Resilient engineering for climate change

Resilient engineering is design of infrastructure to withstand and recover from such major hazard events as earthquakes, hurricanes, floods, and wildfires. It goes beyond design for life safety. It also looks beyond historic hazards such as the 100-year flood or the 500-year seismic event to anticipate hazards that increase with changes in climate and effects from the built environment.

For example, the city of Houston, Texas, experiences “500-year floods” year after year. Clearly the historic definition of flooding no longer reflects the current or prospective situation. Designing to withstand historic floods does not serve the community well.

Resilience is the capacity of individuals, communities and systems to survive, adapt and grow in the face of stress and shocks, and even transform when conditions require it. Building resilience is about making people, communities and systems better prepared to withstand catastrophic events–both natural and man made–and able to bounce back more quickly and emerge stronger from these shocks and stresses.–The Rockefeller Foundation

The National Institute of Building Sciences reports that every $1 invested in disaster mitigation saves $6.

However, even simple, inexpensive measures can be highly effective in adapting to climate change. Yasmeen Lari, Pakistan’s first woman architect, has designed a model village in Sindh province for resilience to flooding and earthquakes.

Administrative measures for resiliency

Low-probability, high-impact events are a fact of life. Individual humans look for protection from them to governments and, if they can afford it, insurers. Humanity, at least as represented by the world’s governments, reveals instead a preference to ignore them until forced to react–even when foresight’s price-tag is small. It is an abdication of responsibility and a betrayal of the future.–“The next catastrophe,” The Economist, June 25, 2020

Resilient engineering is only part of what it takes to make a resilient community. Some aspects of resiliency have more to do with administration than engineering. In “The rising cost of catastrophes,”  The Economist outlines several steps governments can take to make communities more resilient:

  • Preparation. Instead of concentrating on rescue and repair after the fact, governments can designate buildings to serve as emergency shelters. Buildings such as school cafeterias or public libraries that are already part of the community are best, as they’ll be maintained and ready when needed.
  • Protection of natural defenses. Instead of allowing private owners to drain swamps, pave large areas, and build on flood plains at will, governments can enact and enforce environmental regulations and zoning laws. For example, the city of Edmonton, Alberta, prohibits building on land that is prone to landslides. The city of Toronto, Ontario, prohibits building in ravines that are subject to occasional flooding. In both cities these areas have become parks–amenities for local residents–rather than disasters waiting to happen.
  • Elimination of perverse incentives. Instead of paying to rebuild on the same land after a flood or subsidizing insurance for buildings on unsuitable sites, governments can remove such perverse incentives. For example, a city council could buy and demolish homes in a flood plain.

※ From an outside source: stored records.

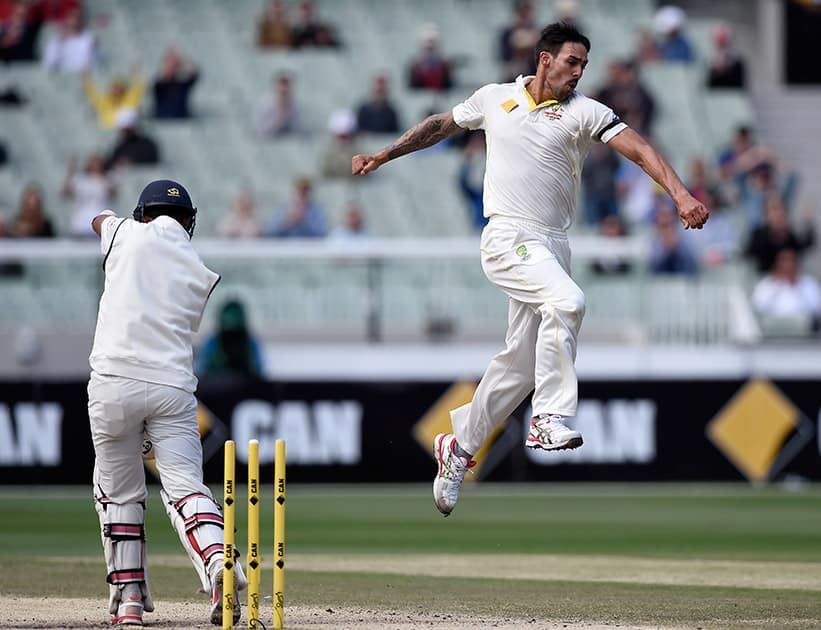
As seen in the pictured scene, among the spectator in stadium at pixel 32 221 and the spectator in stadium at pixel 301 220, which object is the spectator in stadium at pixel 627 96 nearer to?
the spectator in stadium at pixel 301 220

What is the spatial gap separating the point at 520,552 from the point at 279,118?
10.4 meters

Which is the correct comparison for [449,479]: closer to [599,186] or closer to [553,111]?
[553,111]

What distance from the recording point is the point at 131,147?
64.5 feet

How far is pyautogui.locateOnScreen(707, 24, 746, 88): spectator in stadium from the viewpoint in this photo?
21.2m

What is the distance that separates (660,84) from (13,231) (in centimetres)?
787

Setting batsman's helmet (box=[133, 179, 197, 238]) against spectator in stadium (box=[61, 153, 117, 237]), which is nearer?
batsman's helmet (box=[133, 179, 197, 238])

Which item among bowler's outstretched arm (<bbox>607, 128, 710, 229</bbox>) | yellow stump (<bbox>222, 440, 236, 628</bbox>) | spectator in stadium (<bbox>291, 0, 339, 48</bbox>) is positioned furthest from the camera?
spectator in stadium (<bbox>291, 0, 339, 48</bbox>)

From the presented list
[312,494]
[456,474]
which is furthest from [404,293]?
[456,474]

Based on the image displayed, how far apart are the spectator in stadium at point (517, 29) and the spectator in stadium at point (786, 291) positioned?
4885 mm

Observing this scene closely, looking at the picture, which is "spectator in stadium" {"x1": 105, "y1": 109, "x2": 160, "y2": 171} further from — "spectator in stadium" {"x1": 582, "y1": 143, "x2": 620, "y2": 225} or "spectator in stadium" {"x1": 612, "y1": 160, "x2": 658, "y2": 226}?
"spectator in stadium" {"x1": 612, "y1": 160, "x2": 658, "y2": 226}

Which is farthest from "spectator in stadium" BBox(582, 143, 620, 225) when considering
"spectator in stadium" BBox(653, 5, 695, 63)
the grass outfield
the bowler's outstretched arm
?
the bowler's outstretched arm

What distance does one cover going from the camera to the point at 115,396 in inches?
279

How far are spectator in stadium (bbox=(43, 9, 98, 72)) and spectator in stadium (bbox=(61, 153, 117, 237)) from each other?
2517 millimetres

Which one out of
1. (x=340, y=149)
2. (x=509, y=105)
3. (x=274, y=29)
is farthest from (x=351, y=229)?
(x=509, y=105)
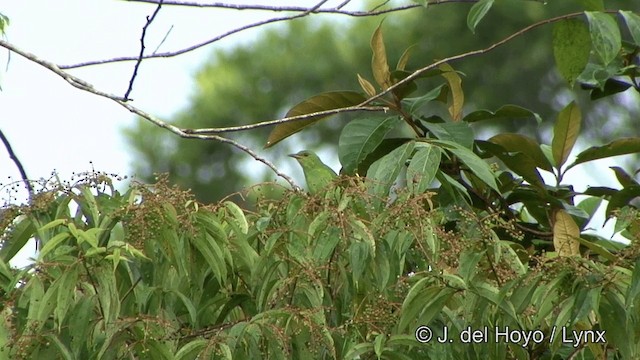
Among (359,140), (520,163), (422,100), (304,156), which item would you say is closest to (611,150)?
(520,163)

Community resilience planning

crocuses in snow
Crocuses, the first flowers to bloom in spring, show that resilience can be beautiful. Shutterstock image.

The National Institute of Standards and Technology (NIST) has prepared a two-volume guide for community resilience planning. The guide outlines a six-step process for setting priorities and allocating resources to improve resilience. It also shows how to characterize the social and economic dimensions of the community, dependencies and cascading consequences, and building and infrastructure performance. Planning includes government officials, business leaders, community members, and other stakeholders. Implementation takes place over several years to keep the costs manageable.

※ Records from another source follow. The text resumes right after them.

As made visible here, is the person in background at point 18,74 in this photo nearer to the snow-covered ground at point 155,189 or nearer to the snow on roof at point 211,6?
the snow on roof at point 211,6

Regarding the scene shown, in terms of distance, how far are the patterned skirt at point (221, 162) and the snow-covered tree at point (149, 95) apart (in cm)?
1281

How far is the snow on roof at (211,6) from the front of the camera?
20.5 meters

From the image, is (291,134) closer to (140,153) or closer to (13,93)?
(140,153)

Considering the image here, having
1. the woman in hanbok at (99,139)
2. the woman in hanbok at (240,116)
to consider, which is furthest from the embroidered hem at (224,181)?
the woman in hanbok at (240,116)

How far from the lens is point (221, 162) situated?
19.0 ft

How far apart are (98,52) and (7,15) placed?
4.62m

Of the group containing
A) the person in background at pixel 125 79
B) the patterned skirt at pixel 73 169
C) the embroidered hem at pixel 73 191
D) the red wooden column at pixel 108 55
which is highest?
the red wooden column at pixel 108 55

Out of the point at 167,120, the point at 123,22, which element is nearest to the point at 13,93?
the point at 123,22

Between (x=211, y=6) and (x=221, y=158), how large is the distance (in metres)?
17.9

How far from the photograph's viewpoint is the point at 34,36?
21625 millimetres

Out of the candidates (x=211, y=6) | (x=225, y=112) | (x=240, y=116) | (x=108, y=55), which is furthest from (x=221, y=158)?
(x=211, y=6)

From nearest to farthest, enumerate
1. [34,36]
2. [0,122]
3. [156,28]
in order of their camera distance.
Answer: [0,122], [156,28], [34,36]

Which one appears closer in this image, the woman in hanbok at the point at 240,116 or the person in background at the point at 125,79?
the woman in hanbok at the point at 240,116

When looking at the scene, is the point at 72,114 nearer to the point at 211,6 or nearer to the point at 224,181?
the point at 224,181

The interstate highway system contributes to resilience by facilitating evacuation in advance of floods, fires, and other calamities. After the event, it permits ready transport of supplies and assistance from other parts of the country.

Resilience planning can make a community better able to recover and even thrive after a catastrophe. It can also make it a more attractive place for individuals and businesses. For example, the Big U is a large-scale project that provides flood control for Lower Manhattan while also providing recreational opportunities. And good transportation is essential to running a successful business.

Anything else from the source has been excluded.